Os filmes de Jana Sevcíková têm várias características comuns: eles são feitos a partir de um gesto etnográfico, já que a cineasta passa vários anos dentro das comunidades que retrata, apercebendo-se minuciosamente de rituais ou personagens que se destacam. Essa etnografia é aqui tratada cinematograficamente de forma poética, ao trabalhar a imagem e o som de forma exponencialmente criativa, justapondo sons específicos com imagens de paisagens ou dos rostos da comunidade. Esse uso inventivo de som e imagem permite uma necessária sensorialidade da comunidade, já que não é apenas por uma observação passiva que a vemos, mas sim pela capacidade de convocar elementos diversos para uma multiplicidade de indícios da realidade. Esse método suscita uma apreensão poética do real, porque faz equivaler todos os planos do filme: tanto aqueles que são mais explicativos (sobretudo através de testemunhos de membros da comunidade), como aqueles que são mais abstratos (sobretudo os das paisagens atmosféricas).

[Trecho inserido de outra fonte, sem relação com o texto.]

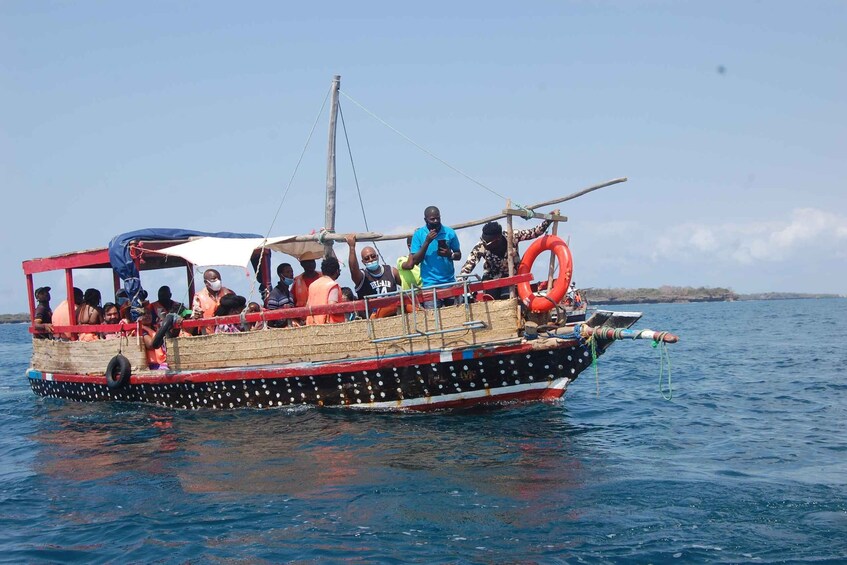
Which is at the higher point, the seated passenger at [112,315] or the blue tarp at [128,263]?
the blue tarp at [128,263]

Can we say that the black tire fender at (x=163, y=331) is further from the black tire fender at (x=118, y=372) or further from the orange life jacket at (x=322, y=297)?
the orange life jacket at (x=322, y=297)

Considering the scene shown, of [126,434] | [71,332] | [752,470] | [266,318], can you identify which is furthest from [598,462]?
[71,332]

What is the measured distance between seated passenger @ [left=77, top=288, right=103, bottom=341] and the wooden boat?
61.9 inches

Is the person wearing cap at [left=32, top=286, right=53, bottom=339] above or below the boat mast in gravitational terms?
below

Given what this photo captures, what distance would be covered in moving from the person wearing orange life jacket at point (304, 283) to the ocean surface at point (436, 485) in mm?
1925

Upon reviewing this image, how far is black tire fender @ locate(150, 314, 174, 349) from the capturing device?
40.4 ft

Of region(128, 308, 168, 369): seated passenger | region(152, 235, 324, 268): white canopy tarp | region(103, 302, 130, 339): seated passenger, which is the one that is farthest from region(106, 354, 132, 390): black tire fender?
region(152, 235, 324, 268): white canopy tarp

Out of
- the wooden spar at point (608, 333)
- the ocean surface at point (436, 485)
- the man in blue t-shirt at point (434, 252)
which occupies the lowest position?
the ocean surface at point (436, 485)

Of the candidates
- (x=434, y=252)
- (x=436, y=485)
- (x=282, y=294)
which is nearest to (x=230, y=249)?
(x=282, y=294)

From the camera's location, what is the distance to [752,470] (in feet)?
25.3

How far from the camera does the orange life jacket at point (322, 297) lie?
37.7 ft

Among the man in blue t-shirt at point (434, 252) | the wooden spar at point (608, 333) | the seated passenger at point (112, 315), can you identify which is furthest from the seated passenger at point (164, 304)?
the wooden spar at point (608, 333)

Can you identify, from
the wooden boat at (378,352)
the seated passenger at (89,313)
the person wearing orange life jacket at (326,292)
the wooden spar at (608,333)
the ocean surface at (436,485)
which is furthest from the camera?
the seated passenger at (89,313)

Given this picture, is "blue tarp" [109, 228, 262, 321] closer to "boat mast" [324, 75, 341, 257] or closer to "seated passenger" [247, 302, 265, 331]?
"seated passenger" [247, 302, 265, 331]
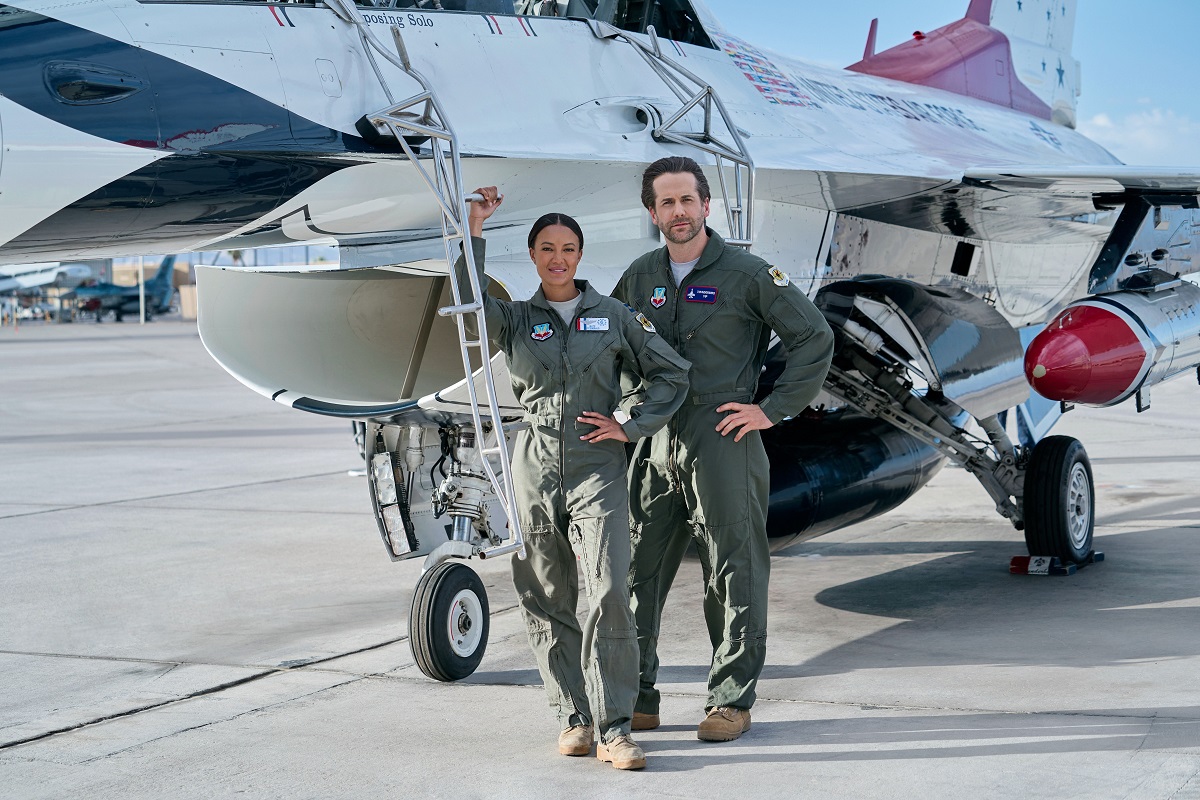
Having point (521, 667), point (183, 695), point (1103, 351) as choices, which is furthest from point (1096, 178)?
point (183, 695)

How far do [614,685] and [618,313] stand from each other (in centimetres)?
115

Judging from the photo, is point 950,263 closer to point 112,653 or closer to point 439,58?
point 439,58

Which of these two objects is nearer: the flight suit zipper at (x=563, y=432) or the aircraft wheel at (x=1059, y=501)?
the flight suit zipper at (x=563, y=432)

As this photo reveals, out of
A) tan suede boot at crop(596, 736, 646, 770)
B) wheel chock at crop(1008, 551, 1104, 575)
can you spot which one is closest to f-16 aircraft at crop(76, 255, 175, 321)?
wheel chock at crop(1008, 551, 1104, 575)

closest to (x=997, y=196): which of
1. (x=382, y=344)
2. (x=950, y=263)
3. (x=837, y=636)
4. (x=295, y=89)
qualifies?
(x=950, y=263)

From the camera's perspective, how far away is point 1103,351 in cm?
582

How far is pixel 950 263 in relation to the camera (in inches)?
294

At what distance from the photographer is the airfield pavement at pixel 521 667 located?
3.77m

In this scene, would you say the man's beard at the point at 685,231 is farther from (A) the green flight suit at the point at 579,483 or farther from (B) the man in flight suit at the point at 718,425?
(A) the green flight suit at the point at 579,483

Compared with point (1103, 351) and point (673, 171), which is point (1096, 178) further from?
point (673, 171)

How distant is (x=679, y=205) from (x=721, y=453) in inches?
32.2

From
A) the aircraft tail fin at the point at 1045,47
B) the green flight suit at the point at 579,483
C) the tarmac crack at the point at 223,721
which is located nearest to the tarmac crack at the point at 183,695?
the tarmac crack at the point at 223,721

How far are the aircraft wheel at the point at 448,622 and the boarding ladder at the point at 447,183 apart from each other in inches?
32.4

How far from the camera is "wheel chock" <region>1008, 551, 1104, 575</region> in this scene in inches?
268
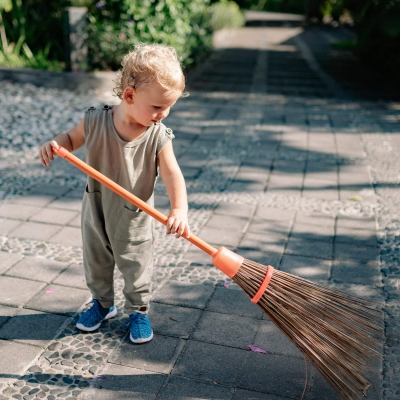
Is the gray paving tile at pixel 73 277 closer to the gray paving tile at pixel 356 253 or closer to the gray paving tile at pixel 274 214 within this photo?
the gray paving tile at pixel 274 214

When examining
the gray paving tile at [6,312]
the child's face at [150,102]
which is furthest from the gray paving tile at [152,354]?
the child's face at [150,102]

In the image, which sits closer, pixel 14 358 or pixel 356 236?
pixel 14 358

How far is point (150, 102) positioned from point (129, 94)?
10 centimetres

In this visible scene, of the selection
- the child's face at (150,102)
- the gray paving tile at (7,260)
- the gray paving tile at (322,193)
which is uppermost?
the child's face at (150,102)

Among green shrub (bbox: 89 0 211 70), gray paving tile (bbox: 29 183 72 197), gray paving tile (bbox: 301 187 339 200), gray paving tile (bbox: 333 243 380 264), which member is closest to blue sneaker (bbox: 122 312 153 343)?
gray paving tile (bbox: 333 243 380 264)

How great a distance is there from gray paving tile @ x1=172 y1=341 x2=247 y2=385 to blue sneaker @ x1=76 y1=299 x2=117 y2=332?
46 centimetres

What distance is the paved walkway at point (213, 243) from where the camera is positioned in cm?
229

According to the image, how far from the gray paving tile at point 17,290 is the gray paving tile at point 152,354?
2.19 feet

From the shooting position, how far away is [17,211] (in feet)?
12.8

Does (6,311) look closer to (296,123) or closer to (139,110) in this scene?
(139,110)

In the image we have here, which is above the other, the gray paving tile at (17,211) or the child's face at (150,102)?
the child's face at (150,102)

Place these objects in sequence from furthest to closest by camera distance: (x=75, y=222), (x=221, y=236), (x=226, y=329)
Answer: (x=75, y=222) → (x=221, y=236) → (x=226, y=329)

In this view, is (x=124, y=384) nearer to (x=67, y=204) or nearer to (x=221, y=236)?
(x=221, y=236)

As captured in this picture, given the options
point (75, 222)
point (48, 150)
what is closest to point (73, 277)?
point (75, 222)
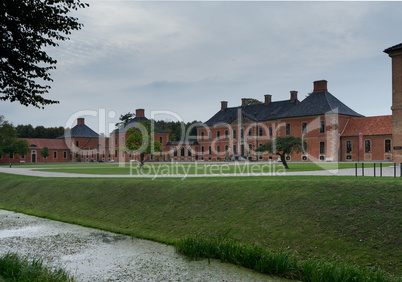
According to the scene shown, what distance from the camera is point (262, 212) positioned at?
10.9 metres

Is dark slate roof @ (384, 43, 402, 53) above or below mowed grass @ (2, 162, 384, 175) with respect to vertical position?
above

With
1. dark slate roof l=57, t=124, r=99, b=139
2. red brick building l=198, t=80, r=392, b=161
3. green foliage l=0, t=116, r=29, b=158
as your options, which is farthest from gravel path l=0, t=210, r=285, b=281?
dark slate roof l=57, t=124, r=99, b=139

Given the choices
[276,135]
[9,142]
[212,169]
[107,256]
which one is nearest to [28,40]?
→ [107,256]

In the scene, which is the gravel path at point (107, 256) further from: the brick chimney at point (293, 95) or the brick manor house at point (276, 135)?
the brick chimney at point (293, 95)

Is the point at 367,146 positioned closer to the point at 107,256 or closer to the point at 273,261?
the point at 273,261

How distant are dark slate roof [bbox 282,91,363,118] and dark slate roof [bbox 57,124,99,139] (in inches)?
1745

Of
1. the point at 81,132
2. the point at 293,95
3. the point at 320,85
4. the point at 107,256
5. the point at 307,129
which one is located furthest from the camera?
the point at 81,132

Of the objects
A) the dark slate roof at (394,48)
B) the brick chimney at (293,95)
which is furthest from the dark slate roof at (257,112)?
the dark slate roof at (394,48)

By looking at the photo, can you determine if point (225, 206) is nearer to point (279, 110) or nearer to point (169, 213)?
point (169, 213)

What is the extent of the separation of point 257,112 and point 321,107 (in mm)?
15866

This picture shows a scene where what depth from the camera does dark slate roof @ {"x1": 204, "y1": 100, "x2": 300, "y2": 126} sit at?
57.4 m

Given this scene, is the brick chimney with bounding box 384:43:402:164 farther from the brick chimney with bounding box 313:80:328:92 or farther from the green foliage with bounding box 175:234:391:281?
the brick chimney with bounding box 313:80:328:92

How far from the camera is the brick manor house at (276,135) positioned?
4147 cm

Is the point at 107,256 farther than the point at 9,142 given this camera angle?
No
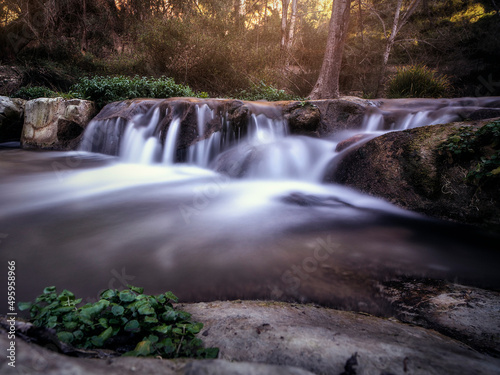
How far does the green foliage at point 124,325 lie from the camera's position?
1161 millimetres

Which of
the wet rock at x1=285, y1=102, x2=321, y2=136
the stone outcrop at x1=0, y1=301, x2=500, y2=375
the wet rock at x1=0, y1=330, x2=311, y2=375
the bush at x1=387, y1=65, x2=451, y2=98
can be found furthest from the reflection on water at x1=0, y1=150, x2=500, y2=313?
the bush at x1=387, y1=65, x2=451, y2=98

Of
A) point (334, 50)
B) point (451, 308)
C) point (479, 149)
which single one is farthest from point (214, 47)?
point (451, 308)

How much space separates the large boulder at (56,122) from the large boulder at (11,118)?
0.64 metres

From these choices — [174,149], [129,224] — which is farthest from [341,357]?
[174,149]

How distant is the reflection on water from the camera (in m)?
2.08

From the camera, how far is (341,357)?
3.32 feet

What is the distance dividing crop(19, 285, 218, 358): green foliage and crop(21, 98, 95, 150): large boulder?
7.79 metres

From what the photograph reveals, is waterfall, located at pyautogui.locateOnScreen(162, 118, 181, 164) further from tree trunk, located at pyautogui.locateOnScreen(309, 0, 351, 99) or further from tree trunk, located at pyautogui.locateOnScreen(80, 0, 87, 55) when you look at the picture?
tree trunk, located at pyautogui.locateOnScreen(80, 0, 87, 55)

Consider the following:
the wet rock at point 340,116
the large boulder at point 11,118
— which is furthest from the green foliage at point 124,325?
the large boulder at point 11,118

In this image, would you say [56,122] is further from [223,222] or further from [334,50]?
[334,50]

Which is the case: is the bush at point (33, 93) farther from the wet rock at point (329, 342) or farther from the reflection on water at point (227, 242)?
the wet rock at point (329, 342)

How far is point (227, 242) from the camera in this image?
2.82 meters

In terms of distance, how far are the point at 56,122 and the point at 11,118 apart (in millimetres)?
1917

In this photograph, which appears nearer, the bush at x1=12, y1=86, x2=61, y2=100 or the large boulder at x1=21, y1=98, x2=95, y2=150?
the large boulder at x1=21, y1=98, x2=95, y2=150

A paisagem dos filmes de Jana Sevcíková é, muitas vezes, desoladora. Sentimos o frio palpável dos invernos, repletos dos mantos brancos de neve. Essa devastação é partilhada com as comunidades, já que há sempre elementos em falta, isto é, há uma deslocação identitária nestas personagens, que parecem não pertencer ao local. É claro que isso se torna óbvio também pela escolha específica de comunidades que foram obrigadas a emigrar ou sofreram traumas profundos, o que leva a cineasta a procurar uma certa sociedade marginal, feita por grupos – étnicos, religiosos, sociais – que, de certa forma, foram abandonados pelas políticas de desenvolvimento. Nesse sentido, os filmes de Jana Sevcíková são profundamente políticos, dando uma voz aos que foram esquecidos.
A verdade é que as comunidades retratadas não são, de todo, as mais fáceis. Em algumas delas antevê-se mesmo uma espécie de fundamentalismo religioso ou social que coloca o espectador numa posição ambivalente. Mas há, no mesmo gesto, uma profunda humanidade do retrato, que nos devolve um olhar límpido e, por vezes, terno sobre aquelas personagens. São essas as comunidades que serão vistas nesta retrospetiva da autora: em Jakub, persegue-se a história de um homem morto e das contradições que a própria comunidade revela na relação com essa tragédia; em Old Believers, há um retrato de um grupo profundamente religioso, com práticas ancestrais (e, por vezes, violentas), mas para o qual a cineasta olha com uma certa empatia; em Lean a Ladder against Heaven, são homens desesperados por uma salvação e que, apesar das suas obsessões, são tão humanos como nós.
Os filmes de Jana Sevcíková mostram-nos como somos humanos, demasiado humanos. Mostram as contradições políticas do devir histórico, especialmente numa região, a da Europa de Leste, que sofreu continuamente uma redefinição de fronteiras e identidades. O gesto da cineasta é um gesto que devolve uma certa dignidade a estas comunidades esquecidas, fazendo-o através de uma cinematografia poética. Mesmo depois de ver os filmes, perduram os sons dos sinos e das rezas; as árvores esventradas pela intempérie; as faces humanas envelhecidas; o cantar solitário de uma senhora, na mesma ladainha que aprendera em criança. Estes são filmes em que o mundo olha para nós na sua dupla condição de horror e beleza.
A retrospetiva dedicada a Jana Sevcíková faz parte do Foco Sensory Ethnography Lab. Os cineastas Lucien Castaing-Taylor e Véréna Paravel (SEL) escolheram a realizadora checa, no âmbito da sua carta branca e como forma de reconhecer o cinema sensorial na prática cinematográfica europeia.